第55話『メタモルフォーゼ』

妹が憎たらしいのには訳がある・55

『メタモルフォーゼ』     



 アズマのセダンに変態させたハナちゃんを三ヶ日のインターチェンジに入れた。


 わたし(ねねちゃんと俺の合体)と、サッチャン(幸子=俺の妹)は、信太山駐屯地にあるシェルターを出発して東京を目指した。三ヶ日を過ぎると検問があるので、このインターチェンジで、これからの行動を考えながら当面の対策を練っている。


「ウナギの焼きお握りたまら~ん」

 サッチャンが優奈の顔で、目をへの字にした。

「義体にしては、よく食べるのね」

 わたしは天蕎麦のエビ天の尻尾をポリポリ囓りながら言った。えびせんのような香りが口の中に広がる。サッチャンは、とっくにそれを食べて、三ヶ日名物のウナギの焼きお握りたまら~ん状態。

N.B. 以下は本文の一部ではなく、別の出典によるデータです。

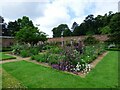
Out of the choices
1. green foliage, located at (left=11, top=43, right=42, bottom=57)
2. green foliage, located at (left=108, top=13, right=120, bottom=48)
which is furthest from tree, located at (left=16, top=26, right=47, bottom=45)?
green foliage, located at (left=108, top=13, right=120, bottom=48)

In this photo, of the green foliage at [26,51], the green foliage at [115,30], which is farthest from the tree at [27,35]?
the green foliage at [115,30]

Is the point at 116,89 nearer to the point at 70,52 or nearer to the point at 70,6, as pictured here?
the point at 70,52

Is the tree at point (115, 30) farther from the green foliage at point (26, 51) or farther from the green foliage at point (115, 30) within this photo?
the green foliage at point (26, 51)

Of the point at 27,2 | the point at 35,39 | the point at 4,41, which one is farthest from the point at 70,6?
the point at 4,41

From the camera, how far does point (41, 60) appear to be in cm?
1086

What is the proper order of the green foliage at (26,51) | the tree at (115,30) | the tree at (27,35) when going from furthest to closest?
the tree at (115,30), the tree at (27,35), the green foliage at (26,51)

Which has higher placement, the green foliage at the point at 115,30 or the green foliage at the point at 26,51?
the green foliage at the point at 115,30

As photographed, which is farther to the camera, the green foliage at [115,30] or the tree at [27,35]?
the green foliage at [115,30]

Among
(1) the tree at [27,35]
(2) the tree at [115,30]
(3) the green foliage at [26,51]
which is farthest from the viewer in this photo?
(2) the tree at [115,30]

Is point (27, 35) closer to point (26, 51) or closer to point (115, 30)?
point (26, 51)

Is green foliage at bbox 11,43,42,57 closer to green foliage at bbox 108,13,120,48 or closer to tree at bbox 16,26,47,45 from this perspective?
tree at bbox 16,26,47,45

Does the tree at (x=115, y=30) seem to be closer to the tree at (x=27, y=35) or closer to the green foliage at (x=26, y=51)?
the tree at (x=27, y=35)

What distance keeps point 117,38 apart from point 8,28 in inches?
1309

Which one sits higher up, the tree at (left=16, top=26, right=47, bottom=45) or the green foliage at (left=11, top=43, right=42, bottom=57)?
the tree at (left=16, top=26, right=47, bottom=45)
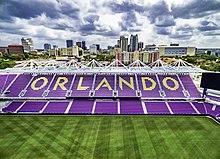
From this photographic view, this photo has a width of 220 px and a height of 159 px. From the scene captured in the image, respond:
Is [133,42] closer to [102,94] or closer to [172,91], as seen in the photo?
[172,91]

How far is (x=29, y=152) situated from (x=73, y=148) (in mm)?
3441

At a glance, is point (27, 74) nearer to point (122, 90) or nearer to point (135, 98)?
point (122, 90)

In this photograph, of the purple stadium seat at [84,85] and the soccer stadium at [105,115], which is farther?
the purple stadium seat at [84,85]

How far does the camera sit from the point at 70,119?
17375 millimetres

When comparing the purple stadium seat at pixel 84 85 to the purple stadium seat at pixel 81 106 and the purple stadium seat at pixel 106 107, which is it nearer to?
the purple stadium seat at pixel 81 106

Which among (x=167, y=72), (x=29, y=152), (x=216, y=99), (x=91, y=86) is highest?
(x=167, y=72)

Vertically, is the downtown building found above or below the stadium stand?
above

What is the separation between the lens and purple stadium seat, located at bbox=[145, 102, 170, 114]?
19172 millimetres

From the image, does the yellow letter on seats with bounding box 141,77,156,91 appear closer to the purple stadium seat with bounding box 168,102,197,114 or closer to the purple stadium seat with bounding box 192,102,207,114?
the purple stadium seat with bounding box 168,102,197,114

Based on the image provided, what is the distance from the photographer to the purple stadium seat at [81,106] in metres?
19.5

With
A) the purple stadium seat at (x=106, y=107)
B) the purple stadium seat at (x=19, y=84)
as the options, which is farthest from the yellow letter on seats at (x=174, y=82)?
the purple stadium seat at (x=19, y=84)

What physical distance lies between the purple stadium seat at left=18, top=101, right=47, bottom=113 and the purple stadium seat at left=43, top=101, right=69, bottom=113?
0.98 metres

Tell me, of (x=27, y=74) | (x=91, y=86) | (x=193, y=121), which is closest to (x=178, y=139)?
(x=193, y=121)

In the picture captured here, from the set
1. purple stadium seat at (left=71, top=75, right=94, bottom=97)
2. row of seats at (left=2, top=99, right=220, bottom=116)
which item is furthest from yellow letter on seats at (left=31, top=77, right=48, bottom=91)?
purple stadium seat at (left=71, top=75, right=94, bottom=97)
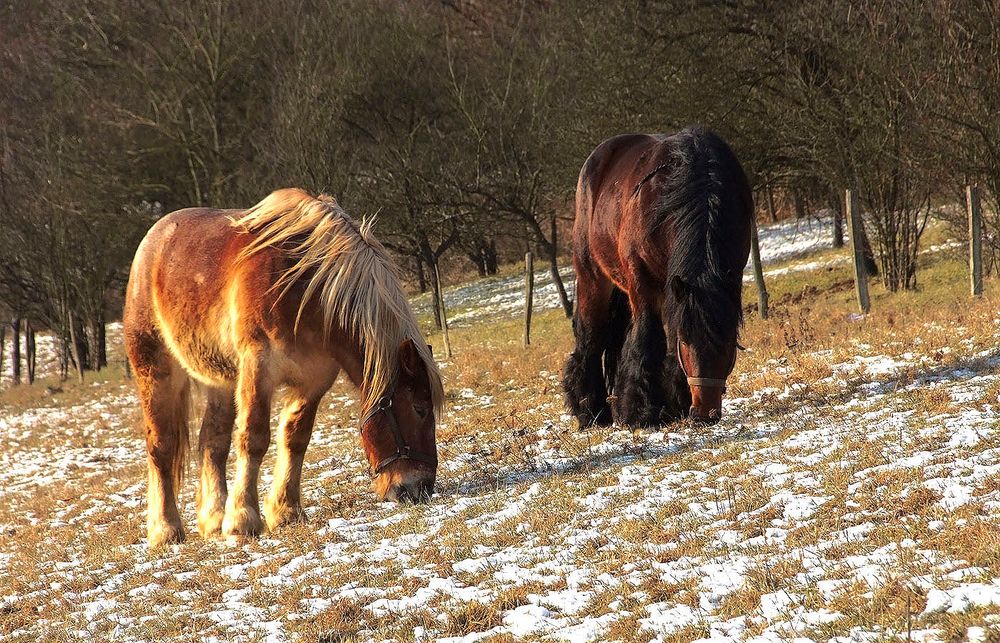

「優奈ちゃんに変態したところだから、生体組織に栄養がいるのよ。それに東京での生活の準備あれこれに頭使ったから。ほらこれが、ねねちゃんのID……」

 サッチャンが、スマホにケーブルを繋いで、情報を送ってきた。

「え、わたし渡辺真由!?」

「わたしは大島優子。二人とも親が熱烈なAKBファンだったってことになってる。N女子大のちょいワル女子学生……以下了解?」

「インスト-ル終わり。長期戦覚悟ね」

「そうならないように願ってるけど、いくよ真由」

「へいへい」


 浜松市の外れまで来たときに、検問にかかった。


「この先10キロのところで、ロボットが暴走して、軍と警察車両以外は通行止めです。一般道に降りて迂回願います」

 警官の誘導で一般道に降りた。要所要所に警官が立って複数の一般道に誘導していた。五カ所目からは、国防軍に替わった。どうやらロボット兵のようだ。

「この道を、まっすぐ行くと、東名にもどれます」

 ロボット兵は、そう言ったが、後続の車はしばらく停止させられ、見えなくなってから別の道に誘導されていた。

『どうやら、ハメられたようですね♪』

 ハナちゃんが楽しそうに言った。

「そのようね、でもハナちゃんは大人しくしていてね」

『えー、つまんないなあ』

「ハナちゃんは大事な隠し球なの」

『ええ、そうなんですか隠し玉なんですか。なんだか照れちゃう♪』


 そのとき、目の前にトラックに変態していたと思われるロボットが二体、地響きをさせて降下してきた。


 ズズシーーン!!


「真由(ねね)、こいつら情報とりながら仕掛けてくる。手の内は見せないで一気に倒す……最初に、通信回路をブレイクして」

「言うには及ばないわ」

 わたしたちは、同時にハナちゃんから飛び出した。ハナちゃんは普通のアズマのセダンのように、オートで退避した。いきなりスキャニングパルスを感じた。

「こいつら、義体を探してるんだ!」

 二人はロボットの股ぐらにしがみついた。衛星の映像で、こちらのスペックを知られないためだ。背中づたいに首筋まで上り、グレネードレーザーで首筋に穴をあけ、手を突っこんで、通信回路を基板ごと引きちぎった。これでこいつから情報を送られることはない。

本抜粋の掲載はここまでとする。